The summer before I started my first year at Northwestern my parents were excited, yet anxious about their youngest child going to school out of state. I’m the youngest of four children so I’ve always been viewed as the “baby” of the family. I think my parents were extra nervous because of this title I was forcibly given by being born last. Due to their worries, they were adamant about me participating in a pre-orientation program, or POP, so I would have extra time to adjust to Northwestern and maybe make some friends along the way. At the time, I was reluctant to go due to my pride and not wanting to listen to my parents (like most teenagers). However, they convinced me and I couldn’t thank them more.
I ended up going on the POP trip the Freshman Urban Program (FUP), which has now been renamed as the Chicago Urban Program (CUP). When I signed up for the program I assumed it would be a weekend filled of exploring Chicago and sightseeing, but it was so much more. With this program I ended up learning a lot about a topics I had never been taught before in high school, like housing inequality and gentrification. I was able to discuss and learn about these prevalent issues that Chicago faces by seeing them first hand. For a week every day we would visit a different part of Chicago. We visited the North, South, West, and East sides of Chicago, and on the last day we took a trip to Evanston to see how these same issues affect a different city.
One of my favorite parts of the program was when we watched the documentary “70 Acres in Chicago: Cabrini Green”. The documentary showed me how people’s lives are affected by these issues, and we were actually able to meet some of the people featured in the documentary, thanks to the program bringing them in as guest speakers. We were able to ask them questions and meet them personally which made everything feel that much more important to me.
Not only did I learn a lot on CUP, but I also made great friendships.

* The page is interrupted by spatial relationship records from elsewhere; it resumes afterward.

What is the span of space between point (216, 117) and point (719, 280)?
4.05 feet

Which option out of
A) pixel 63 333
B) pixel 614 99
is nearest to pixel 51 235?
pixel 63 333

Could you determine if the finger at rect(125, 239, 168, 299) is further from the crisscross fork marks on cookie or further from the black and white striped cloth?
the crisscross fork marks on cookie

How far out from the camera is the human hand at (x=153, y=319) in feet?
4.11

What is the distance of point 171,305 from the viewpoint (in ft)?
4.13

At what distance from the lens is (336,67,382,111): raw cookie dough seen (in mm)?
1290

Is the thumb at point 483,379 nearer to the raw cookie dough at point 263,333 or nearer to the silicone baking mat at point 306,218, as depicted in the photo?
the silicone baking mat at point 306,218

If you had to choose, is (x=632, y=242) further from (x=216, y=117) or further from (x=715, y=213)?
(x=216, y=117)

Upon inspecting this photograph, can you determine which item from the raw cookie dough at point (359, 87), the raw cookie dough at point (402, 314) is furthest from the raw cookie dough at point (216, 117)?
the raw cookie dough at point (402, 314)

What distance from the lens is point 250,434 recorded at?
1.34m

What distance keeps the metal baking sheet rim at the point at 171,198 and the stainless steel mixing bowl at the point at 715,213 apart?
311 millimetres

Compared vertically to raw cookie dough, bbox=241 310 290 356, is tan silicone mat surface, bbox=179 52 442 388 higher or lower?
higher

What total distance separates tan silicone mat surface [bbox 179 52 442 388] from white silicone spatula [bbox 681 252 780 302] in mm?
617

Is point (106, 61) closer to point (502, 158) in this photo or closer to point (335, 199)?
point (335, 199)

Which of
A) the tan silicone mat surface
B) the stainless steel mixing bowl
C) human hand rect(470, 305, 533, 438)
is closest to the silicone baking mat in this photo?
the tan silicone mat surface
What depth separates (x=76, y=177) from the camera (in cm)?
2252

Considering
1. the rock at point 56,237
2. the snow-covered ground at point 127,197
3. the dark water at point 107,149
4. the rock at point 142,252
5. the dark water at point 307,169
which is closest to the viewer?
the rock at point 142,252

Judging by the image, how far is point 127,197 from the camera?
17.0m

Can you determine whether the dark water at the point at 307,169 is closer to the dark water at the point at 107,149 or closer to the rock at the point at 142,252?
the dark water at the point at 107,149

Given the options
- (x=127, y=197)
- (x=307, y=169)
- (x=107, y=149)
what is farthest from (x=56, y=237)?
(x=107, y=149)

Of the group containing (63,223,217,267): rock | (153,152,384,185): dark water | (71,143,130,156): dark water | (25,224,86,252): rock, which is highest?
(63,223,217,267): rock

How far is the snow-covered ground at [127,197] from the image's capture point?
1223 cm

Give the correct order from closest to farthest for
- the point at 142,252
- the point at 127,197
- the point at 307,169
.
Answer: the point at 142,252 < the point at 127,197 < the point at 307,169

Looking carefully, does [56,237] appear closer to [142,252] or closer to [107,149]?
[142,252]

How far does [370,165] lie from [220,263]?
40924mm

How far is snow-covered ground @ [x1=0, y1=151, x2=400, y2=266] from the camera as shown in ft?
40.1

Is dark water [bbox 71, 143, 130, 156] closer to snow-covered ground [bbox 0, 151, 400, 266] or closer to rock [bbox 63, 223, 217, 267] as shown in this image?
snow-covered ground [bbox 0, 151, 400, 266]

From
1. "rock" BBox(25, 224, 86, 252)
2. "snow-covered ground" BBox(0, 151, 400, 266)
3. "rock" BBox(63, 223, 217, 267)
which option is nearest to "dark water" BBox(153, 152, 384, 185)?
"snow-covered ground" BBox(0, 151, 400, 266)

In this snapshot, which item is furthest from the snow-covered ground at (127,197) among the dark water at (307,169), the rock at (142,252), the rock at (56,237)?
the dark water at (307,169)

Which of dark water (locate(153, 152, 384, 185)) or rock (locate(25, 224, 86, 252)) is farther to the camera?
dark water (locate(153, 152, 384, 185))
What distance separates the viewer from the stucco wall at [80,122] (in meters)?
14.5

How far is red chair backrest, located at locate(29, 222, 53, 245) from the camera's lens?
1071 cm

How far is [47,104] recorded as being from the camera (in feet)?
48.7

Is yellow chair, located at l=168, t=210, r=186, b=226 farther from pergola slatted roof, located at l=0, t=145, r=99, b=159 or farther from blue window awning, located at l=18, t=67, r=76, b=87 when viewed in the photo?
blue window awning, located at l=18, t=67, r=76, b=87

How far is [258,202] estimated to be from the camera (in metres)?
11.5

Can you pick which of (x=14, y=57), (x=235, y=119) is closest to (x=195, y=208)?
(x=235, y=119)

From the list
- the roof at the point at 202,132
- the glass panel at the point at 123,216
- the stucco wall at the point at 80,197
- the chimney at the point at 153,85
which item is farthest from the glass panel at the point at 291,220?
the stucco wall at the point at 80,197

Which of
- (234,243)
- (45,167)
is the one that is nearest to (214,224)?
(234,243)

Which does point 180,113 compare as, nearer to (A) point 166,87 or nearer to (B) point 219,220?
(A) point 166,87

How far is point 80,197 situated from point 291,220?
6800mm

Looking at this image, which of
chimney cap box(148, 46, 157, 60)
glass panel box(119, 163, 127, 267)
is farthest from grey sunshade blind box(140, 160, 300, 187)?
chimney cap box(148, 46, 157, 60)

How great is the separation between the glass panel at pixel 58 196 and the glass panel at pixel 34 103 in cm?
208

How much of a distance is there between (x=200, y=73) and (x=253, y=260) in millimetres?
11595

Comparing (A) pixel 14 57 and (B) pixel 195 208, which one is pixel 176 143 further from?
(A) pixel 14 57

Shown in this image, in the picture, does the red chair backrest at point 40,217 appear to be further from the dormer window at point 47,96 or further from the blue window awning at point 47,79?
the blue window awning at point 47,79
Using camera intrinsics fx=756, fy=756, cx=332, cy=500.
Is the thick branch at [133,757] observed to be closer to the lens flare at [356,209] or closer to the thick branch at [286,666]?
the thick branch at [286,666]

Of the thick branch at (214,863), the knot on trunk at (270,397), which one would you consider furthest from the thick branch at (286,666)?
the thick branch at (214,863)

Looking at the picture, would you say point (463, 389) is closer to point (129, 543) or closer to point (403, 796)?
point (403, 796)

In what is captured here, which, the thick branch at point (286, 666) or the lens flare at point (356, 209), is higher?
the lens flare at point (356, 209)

Every student on CUP was assigned a small group and a counselor. Every night we would break up with our small groups to do a debriefing of the day. My group bonded quickly as each night we got to learn more about each other. It was hard for me being far away from my family for college, but my small group made me feel like I had a Northwestern family of my own. Everyone on the trip was so nice and it was just such a relief going into Wildcat Welcome already having a small support system.
I encourage every incoming student to do this program because it was such an eye opening and fun experience for me. It’s important that incoming students truly understand Chicago and Evanston since it will be their home for the next four years. And a word of advice for incoming students: listen to your parents. They may not always tell you what you want to hear or they make you do things you don’t necessarily want to do, but in the end they definitely know what it is that you need.